What you will do: Pick out every line of the records below that contains the word "Judging", and copy each one. Case counts.

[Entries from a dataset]
○ ○ ○ ○ ○

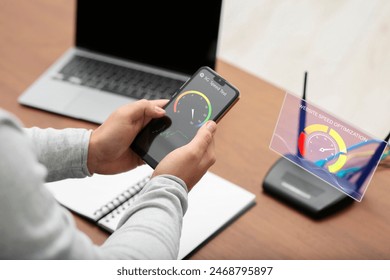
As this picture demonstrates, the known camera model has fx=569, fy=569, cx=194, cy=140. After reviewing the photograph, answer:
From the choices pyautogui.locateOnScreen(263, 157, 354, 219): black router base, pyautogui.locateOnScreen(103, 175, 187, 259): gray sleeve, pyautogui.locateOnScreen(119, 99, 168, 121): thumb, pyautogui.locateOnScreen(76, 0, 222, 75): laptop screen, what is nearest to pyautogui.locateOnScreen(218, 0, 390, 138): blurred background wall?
pyautogui.locateOnScreen(76, 0, 222, 75): laptop screen

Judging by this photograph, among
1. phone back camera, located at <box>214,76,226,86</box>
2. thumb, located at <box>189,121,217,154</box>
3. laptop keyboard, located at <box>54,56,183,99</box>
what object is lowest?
laptop keyboard, located at <box>54,56,183,99</box>

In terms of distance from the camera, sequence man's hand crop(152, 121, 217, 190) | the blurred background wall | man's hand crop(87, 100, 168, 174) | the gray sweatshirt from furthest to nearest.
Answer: the blurred background wall, man's hand crop(87, 100, 168, 174), man's hand crop(152, 121, 217, 190), the gray sweatshirt

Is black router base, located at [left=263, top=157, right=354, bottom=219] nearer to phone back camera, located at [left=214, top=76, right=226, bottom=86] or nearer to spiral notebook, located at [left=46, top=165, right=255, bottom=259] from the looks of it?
spiral notebook, located at [left=46, top=165, right=255, bottom=259]

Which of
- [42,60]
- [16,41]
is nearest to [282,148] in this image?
[42,60]

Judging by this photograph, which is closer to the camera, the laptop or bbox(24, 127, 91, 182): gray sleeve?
bbox(24, 127, 91, 182): gray sleeve

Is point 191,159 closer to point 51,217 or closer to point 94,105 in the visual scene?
point 51,217

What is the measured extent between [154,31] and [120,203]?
0.44 metres

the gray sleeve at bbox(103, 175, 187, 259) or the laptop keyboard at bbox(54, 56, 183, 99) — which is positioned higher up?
the gray sleeve at bbox(103, 175, 187, 259)

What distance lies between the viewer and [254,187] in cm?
106

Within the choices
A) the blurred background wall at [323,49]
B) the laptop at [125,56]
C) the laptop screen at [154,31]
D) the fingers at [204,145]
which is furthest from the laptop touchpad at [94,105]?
the blurred background wall at [323,49]

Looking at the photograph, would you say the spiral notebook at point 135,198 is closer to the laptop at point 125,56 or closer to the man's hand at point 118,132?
the man's hand at point 118,132

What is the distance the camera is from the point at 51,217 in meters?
0.60

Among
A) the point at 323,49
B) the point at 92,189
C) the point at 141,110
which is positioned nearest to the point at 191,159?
the point at 141,110

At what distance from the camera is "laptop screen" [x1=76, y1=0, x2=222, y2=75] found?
1.21 meters
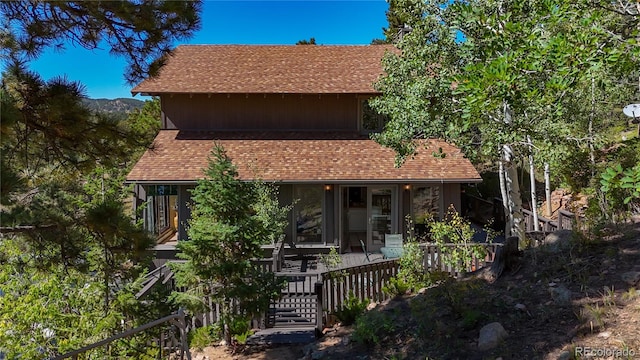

○ ○ ○ ○ ○

Task answer:
Judging by this photograph, among
Judging by this photograph, which is closer to the camera, the laptop or bbox(24, 127, 91, 182): gray sleeve?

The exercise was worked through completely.